▶ [Task brief]
Set down the records exactly, and omit any image found in them.
┄┄┄┄┄┄┄┄┄┄
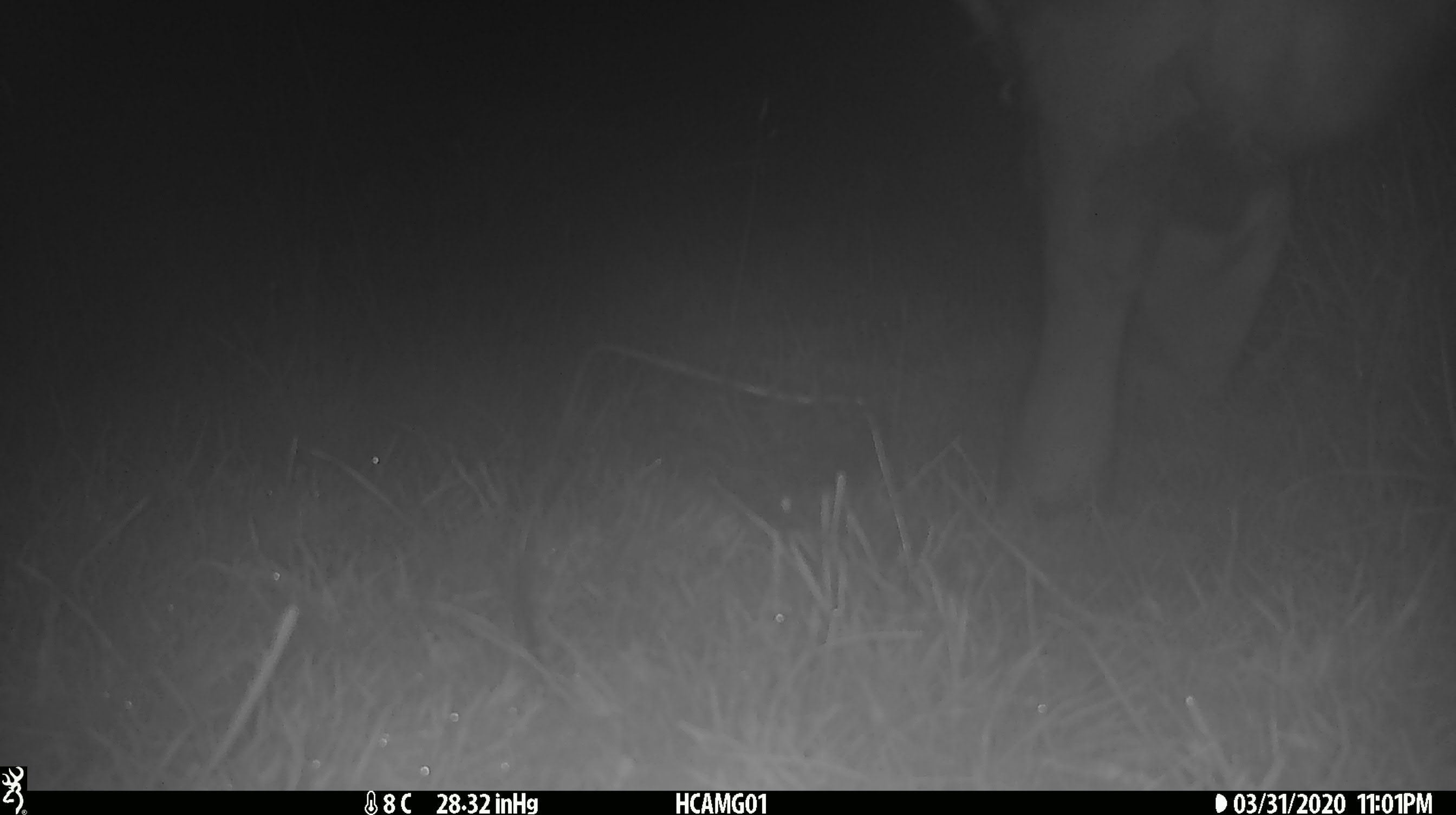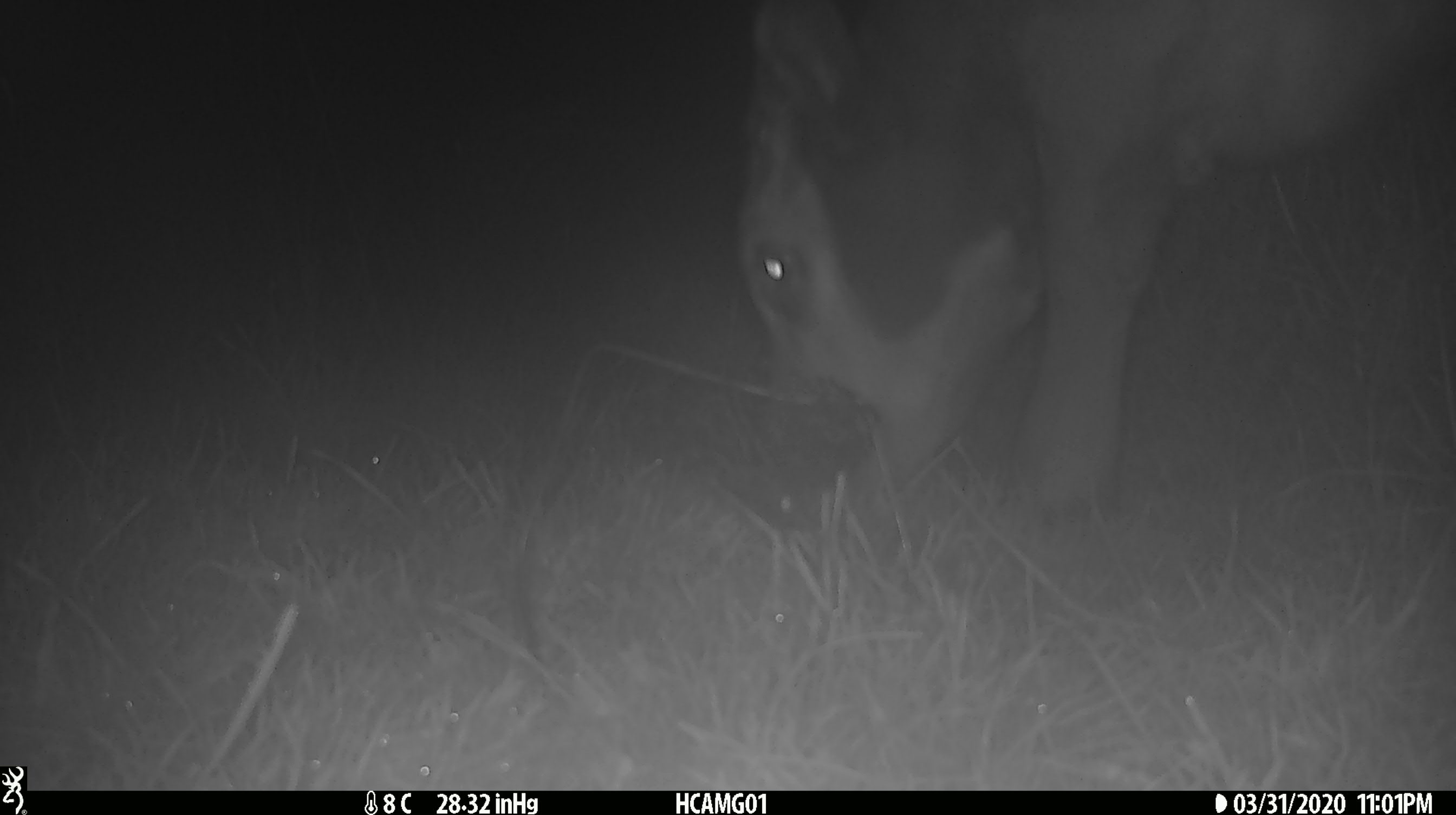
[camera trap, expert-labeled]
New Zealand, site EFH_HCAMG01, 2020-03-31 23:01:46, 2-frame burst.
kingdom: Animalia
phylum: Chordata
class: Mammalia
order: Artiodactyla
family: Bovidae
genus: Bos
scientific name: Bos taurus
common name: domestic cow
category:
┄┄┄┄┄┄┄┄┄┄
▶ [Exercise output]
[camera trap, expert-labeled]
New Zealand, site EFH_HCAMG01, 2020-03-31 23:01:46, 2-frame burst.
kingdom: Animalia
phylum: Chordata
class: Mammalia
order: Artiodactyla
family: Bovidae
genus: Bos
scientific name: Bos taurus
common name: domestic cow
category:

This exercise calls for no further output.